→ AUFGABE:
Schreib alle Angaben in Metern aus dem Text über das Steinheimer Becken heraus. Sag bei jeder dazu, wofür sie steht.

→ LESETEXT:

Noch cooler ist aber das Städtchen Steinheim! Oder besser, das harmlos klingende „Steinheimer Becken“. Hier finden wir eine kreisrunde Senke von knapp vier Kilometern Durchmesser, die nichts Geringeres ist als ein Impaktkrater eines Meteoriten. Der Zentralhügel (aka Klosterberg) ist erhalten, er erhebt sich knapp 50 Meter über den heutigen Kraterboden, welcher selbst etwa 100 Meter über dem eigentlichen Boden liegt, da er durch Erosionsmaterial aufgefüllt wurde. Und hier kommen die Fakten:
- Der Meteorit schlug vor ca. 14 bis 15 Millionen Jahren ein
- Er war ca. 100 bis 150 Meter groß
- Seine Geschwindigkeit lag bei 72.000 km/h
- Die freigewordene Energie hat einen Wert von 1018 Joule (18.000 Hiroshimabomben, wenn man dieses schreckliche Maß denn überhaupt verwenden möchte)
- Die originale Kratertiefe lag bei 200 Meter
Wissenschaftler gehen durch die Analyse der Fossilien, die sich in den Ablagerungen des Kratersees finden lassen, davon aus, dass dieser Impakt an das Riesereignis (Ich werde noch darüber berichten) geknüpft ist, denn der Riesmeteorit ist wahrscheinlich ein von einem Satelliten begleiteter Asteroid gewesen.

→ ERFASSTE DATEN:
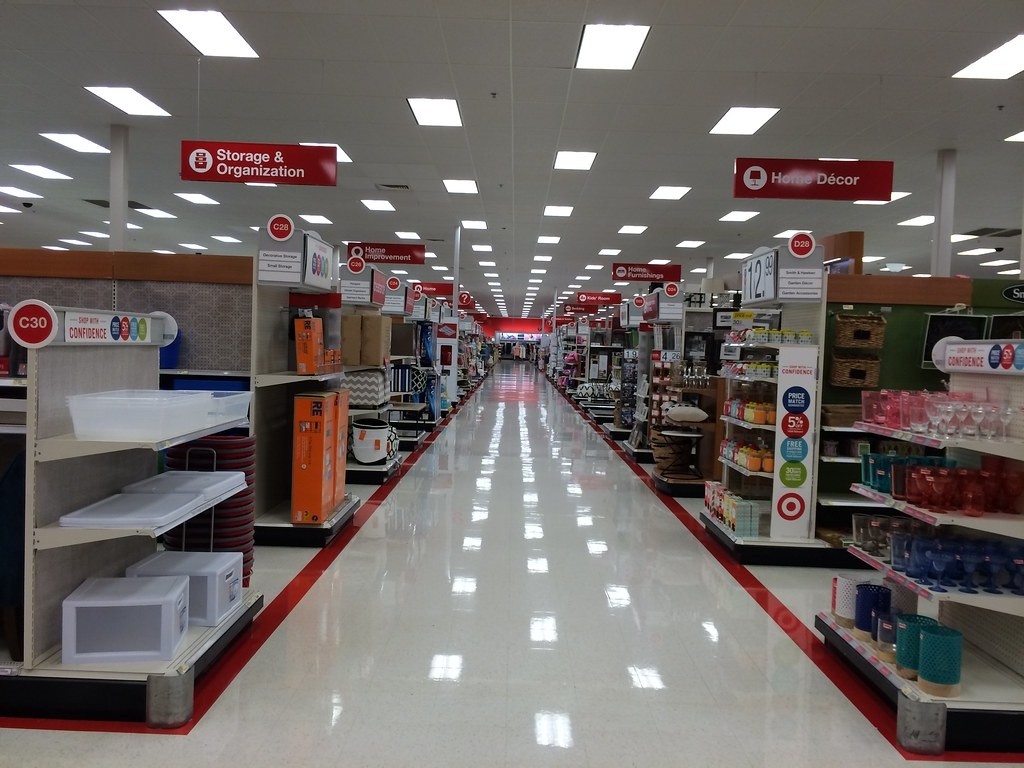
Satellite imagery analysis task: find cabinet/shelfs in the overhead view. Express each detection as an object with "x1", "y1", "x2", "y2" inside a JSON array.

→ LÖSUNG:
- knapp 50 Meter: so hoch erhebt sich der Zentralhügel (Klosterberg) über den heutigen Kraterboden
- etwa 100 Meter: so hoch liegt der heutige Kraterboden über dem eigentlichen Boden
- ca. 100 bis 150 Meter: so groß war der Meteorit
- 200 Meter: so tief war der Krater ursprünglich